No one came close to deciphering the manuscript. Some believed it was about medieval medicine. Some say it was of alien origin. And some just dismissed its meaning and said it’s a Renaissance-era hoax.
However, just a few years ago, English linguistics professor Stephen Bax claimed to have decoded the 14 characters of the script, and he believes the book is probably a treatise on nature. But the answer to what exactly is it about, who wrote it and why was it written are things we may probably never know.
The universe we are in is already full of strange phenomenon, but greater mysteries lie within the possibility having a force outside the visible universe. The Dark Flow is used to describe the unexplained movement of the clusters of galaxies towards a single point, which scientists believe is a very huge gravitational force coming from beyond the universe. This motion, they say, is separate from the expansion of the universe.
Researchers will try to figure out if all galaxy clusters are moved by the dark flow, and it is perplexing to know that perhaps, something we can’t see is exerting its force on everything we can see.
Bigfoot is America’s biggest cryptozoological mystery. For decades, eyewitnesses across the country had reportedly seen large, hairy, ape-like creatures that live in forests and other remote areas. In the other parts of the world, it’s called the Yeti, or Yowie or Alma. Alleged footprints, video and photo evidences and even hair samples abound, but no single body has been found.

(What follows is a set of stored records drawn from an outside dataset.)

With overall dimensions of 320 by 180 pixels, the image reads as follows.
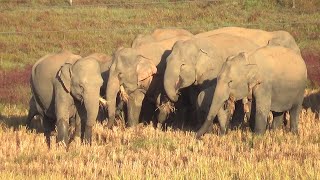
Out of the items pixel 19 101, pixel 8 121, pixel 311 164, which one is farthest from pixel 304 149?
pixel 19 101

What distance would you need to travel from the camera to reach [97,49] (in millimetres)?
29031

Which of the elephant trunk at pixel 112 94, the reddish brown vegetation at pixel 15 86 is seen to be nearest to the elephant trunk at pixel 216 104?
the elephant trunk at pixel 112 94

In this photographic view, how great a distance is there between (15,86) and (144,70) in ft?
22.6

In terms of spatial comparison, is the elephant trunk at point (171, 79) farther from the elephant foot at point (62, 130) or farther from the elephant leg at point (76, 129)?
the elephant foot at point (62, 130)

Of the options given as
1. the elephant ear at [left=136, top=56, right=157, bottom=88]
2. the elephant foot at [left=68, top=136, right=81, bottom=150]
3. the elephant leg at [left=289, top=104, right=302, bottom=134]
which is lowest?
the elephant leg at [left=289, top=104, right=302, bottom=134]

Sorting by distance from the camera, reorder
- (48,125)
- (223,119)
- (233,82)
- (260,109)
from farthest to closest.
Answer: (48,125)
(260,109)
(223,119)
(233,82)

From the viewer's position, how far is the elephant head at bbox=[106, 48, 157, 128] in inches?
585

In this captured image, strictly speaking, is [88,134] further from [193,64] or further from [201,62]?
[201,62]

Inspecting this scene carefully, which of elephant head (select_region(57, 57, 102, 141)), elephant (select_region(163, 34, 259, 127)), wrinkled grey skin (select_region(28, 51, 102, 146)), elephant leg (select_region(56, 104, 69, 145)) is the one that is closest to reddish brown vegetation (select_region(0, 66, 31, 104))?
wrinkled grey skin (select_region(28, 51, 102, 146))

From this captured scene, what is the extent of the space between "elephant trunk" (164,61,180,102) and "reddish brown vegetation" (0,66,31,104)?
597 cm

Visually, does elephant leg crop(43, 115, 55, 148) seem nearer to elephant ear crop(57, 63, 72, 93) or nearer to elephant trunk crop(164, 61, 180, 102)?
elephant ear crop(57, 63, 72, 93)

Not one has been killed, struck dead or even died of natural causes.
Some believe Bigfoot is an alien to torment humans, some say it’s a demon, some claim it’s a rare type of ape man. Still, the absence of hard evidence such as bones or teeth has made its existence questionable.
The famous Windows XP background features one of the greatest mysteries of all time. How the 5,000-year-old Stonehenge was built is intriguing, considering the size and weight of the stones and the kind of civilization the Neolithic people had at the time. The lintels were found to be perfectly horizontal, and the tools used for it is still unknown.
Theories on why it was built abound, saying it might be a unity monument, an astronomical calendar, a cemetery, a temple for the gods, a cemetery for the elite, a healing site and many more. As to how it is carefully aligned on sight-line that points to the winter solstice sunset, again we can only surmise.
A recent discovery that revealed thousands of monuments like shrines, burial mounds, deep pits and other unexplainable features only added to its wonder.